* [Problem to work on] Write out the passage on health incentives, everything from "For employers, many" down to "can Tribe help?", and rename "Gympass" to "ClassPass".

* [Document extract]

Overall, the most successful metrics to track for healthcare-related incentives are likely:

  • Steps (requires a mid-cost wearable e.g. Apple Watch).
  • Heart rate (requires a low-cost wearable e.g. a heart rate strap).
  • BMI (requires a low-cost connected weight scale, or manual measurement).
  • Reps (can be done with video analysis using AI).
  • Attendance (can be done via a mix of AI and/or human coach validation).

All of these methods require some amount of trust especially without human validation - who’s wearing the wearable, etc. This is true in Strava and even real life races - as per the recent news story of a competitive ultrarunner getting caught and banned after riding in a car for part of the race.

Who could be the early adopters for these types of strategies?

I think it has to be tied to healthcare costs.  Various startups have tried other ‘sweat to earn’ approaches with credit cards and reward points (e.g. Paceline, Sweatcoin and Cadoo) or video games (e.g. Walken, Defy Labs and Genopets), but the ‘prizes' are relatively tiny because its not correlated to something really expensive.  Healthcare costs are the right target, which is why healthcare insurance incentives (up to $500 per year) dwarf these other earning options.

The seemingly most obvious candidates as early adopters are health insurance providers who own the risk for their members:

  1. Medicare Advantage:  Private insurers take on the risk on a fixed cost basis for seniors.  Many offer virtual fitness and strengthening classes for free - e.g. SilverSneakers and Bold - but these are typically just benefits with no tracking or incentivization today.
  2. Employers:  Employers that self-insure their employees in their own pools would have two benefits from measuring and incentivizing healthy behavior:
  3. Reduced healthcare costs for employees as per all the data above.
  4. In general, there is a correlation between wellness / health and happiness / productivity in employees (see 1, 2, 3, 4).

For employers, many currently work with fitness aggregators like Gympass which provides access to fitness facilities and classes, but today that’s more of an HR benefit with little focus on tracking.  YuLife is one of the most interesting in the employer space, but it’s based in the UK (where healthcare is nationalized) and has limited US footprint today.

How can Tribe help?

* [Dataset excerpts]
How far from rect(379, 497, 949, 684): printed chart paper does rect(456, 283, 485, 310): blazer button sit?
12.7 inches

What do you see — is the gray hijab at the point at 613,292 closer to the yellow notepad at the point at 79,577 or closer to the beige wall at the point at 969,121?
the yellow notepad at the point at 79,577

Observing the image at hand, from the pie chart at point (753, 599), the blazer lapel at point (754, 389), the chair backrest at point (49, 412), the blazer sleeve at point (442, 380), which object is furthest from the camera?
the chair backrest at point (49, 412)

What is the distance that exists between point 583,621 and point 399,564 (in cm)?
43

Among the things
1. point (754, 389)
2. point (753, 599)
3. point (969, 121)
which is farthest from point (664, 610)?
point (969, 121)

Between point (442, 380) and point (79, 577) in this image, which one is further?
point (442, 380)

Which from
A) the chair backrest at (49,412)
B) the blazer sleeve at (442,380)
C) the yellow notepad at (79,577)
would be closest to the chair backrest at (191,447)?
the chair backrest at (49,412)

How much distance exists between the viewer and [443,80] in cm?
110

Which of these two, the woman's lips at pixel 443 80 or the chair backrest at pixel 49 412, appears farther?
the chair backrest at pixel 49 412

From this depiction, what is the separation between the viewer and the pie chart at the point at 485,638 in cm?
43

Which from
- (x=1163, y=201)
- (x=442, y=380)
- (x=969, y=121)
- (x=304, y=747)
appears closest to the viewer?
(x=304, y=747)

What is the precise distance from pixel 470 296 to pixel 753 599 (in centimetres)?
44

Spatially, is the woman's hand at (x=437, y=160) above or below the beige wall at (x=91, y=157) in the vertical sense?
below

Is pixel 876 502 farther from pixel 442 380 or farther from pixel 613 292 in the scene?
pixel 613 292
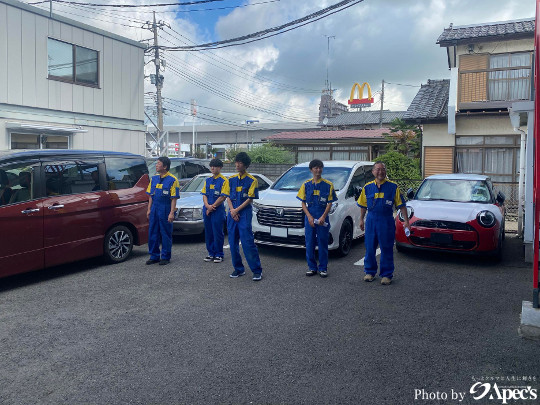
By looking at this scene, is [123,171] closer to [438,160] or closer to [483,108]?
[438,160]

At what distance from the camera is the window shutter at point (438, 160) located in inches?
613

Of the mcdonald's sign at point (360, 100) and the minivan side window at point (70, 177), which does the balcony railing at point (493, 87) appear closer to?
the minivan side window at point (70, 177)

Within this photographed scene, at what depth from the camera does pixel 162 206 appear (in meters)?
7.21

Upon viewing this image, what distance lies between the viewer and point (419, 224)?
24.5 ft

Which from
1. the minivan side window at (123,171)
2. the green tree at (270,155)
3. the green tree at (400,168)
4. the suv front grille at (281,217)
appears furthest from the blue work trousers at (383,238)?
the green tree at (270,155)

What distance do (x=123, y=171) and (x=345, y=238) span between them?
12.9 feet

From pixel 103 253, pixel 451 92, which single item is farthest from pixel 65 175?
pixel 451 92

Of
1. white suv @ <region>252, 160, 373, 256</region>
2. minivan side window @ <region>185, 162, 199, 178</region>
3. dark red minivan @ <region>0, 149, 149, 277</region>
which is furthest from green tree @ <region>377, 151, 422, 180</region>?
dark red minivan @ <region>0, 149, 149, 277</region>

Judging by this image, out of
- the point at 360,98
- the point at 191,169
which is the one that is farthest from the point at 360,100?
the point at 191,169

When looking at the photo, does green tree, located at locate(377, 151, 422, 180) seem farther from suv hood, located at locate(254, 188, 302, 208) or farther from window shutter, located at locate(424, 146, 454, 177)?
suv hood, located at locate(254, 188, 302, 208)

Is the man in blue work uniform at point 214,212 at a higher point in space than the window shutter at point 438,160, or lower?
lower

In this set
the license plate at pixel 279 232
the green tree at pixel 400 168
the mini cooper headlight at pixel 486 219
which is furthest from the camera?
the green tree at pixel 400 168

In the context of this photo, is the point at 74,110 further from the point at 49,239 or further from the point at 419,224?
the point at 419,224

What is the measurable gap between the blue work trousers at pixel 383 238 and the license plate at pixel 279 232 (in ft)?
5.43
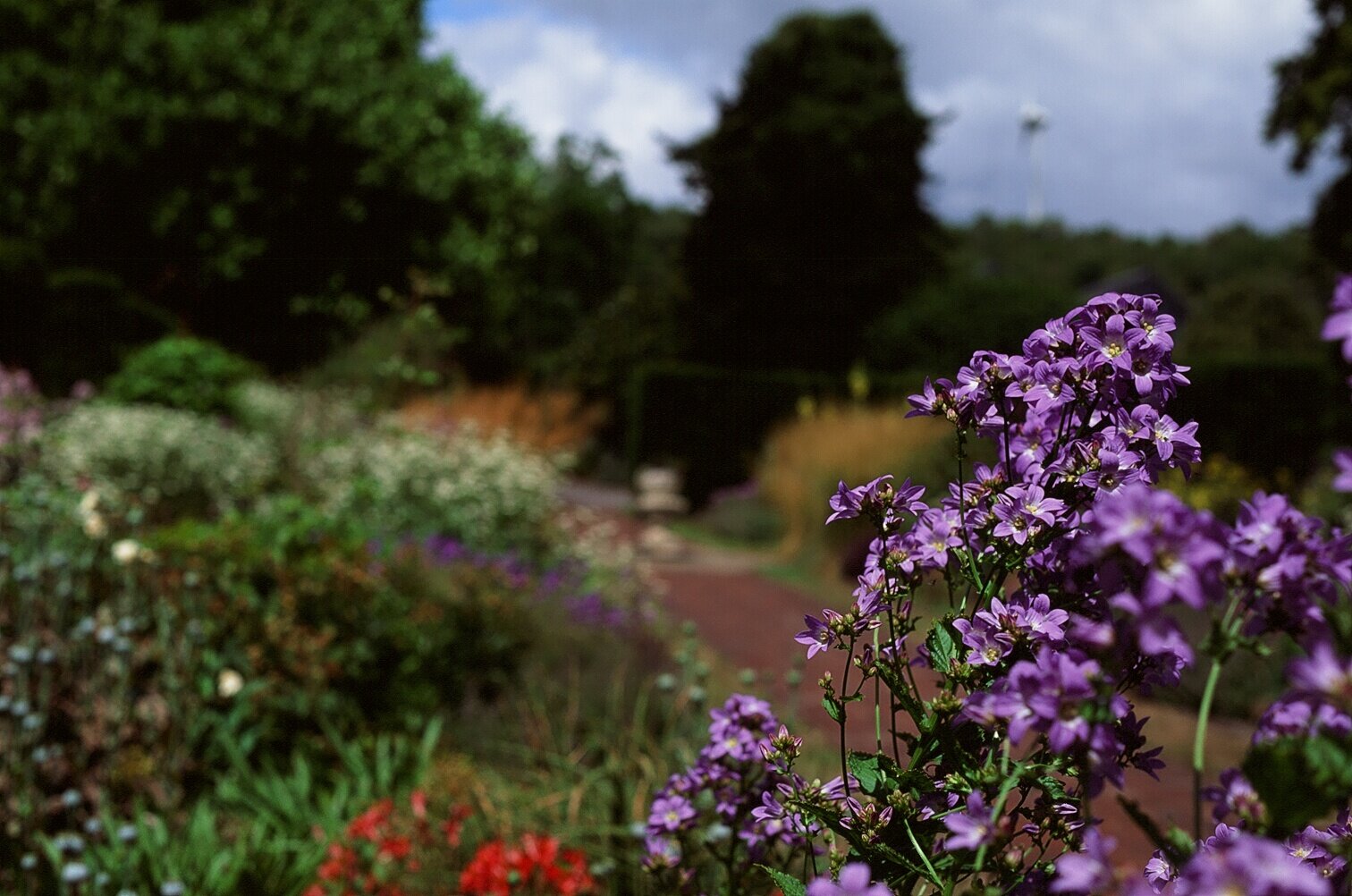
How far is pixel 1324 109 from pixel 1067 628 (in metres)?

* [Answer]
For employers, many currently work with fitness aggregators like ClassPass which provides access to fitness facilities and classes, but today that’s more of an HR benefit with little focus on tracking.  YuLife is one of the most interesting in the employer space, but it’s based in the UK (where healthcare is nationalized) and has limited US footprint today.

How can Tribe help?